EXERCISE BRIEF: Could you reproduce all of the records exactly?

**** TASK INPUT ****

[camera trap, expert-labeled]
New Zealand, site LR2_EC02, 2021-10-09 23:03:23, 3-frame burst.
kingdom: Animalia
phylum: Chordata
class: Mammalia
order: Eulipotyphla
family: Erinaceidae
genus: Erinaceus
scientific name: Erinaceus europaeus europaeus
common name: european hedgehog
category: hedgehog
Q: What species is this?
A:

****

RESPONSE TO THE EXERCISE:
[camera trap, expert-labeled]
New Zealand, site LR2_EC02, 2021-10-09 23:03:23, 3-frame burst.
kingdom: Animalia
phylum: Chordata
class: Mammalia
order: Eulipotyphla
family: Erinaceidae
genus: Erinaceus
scientific name: Erinaceus europaeus europaeus
common name: european hedgehog
category: hedgehog
Q: What species is this?
A:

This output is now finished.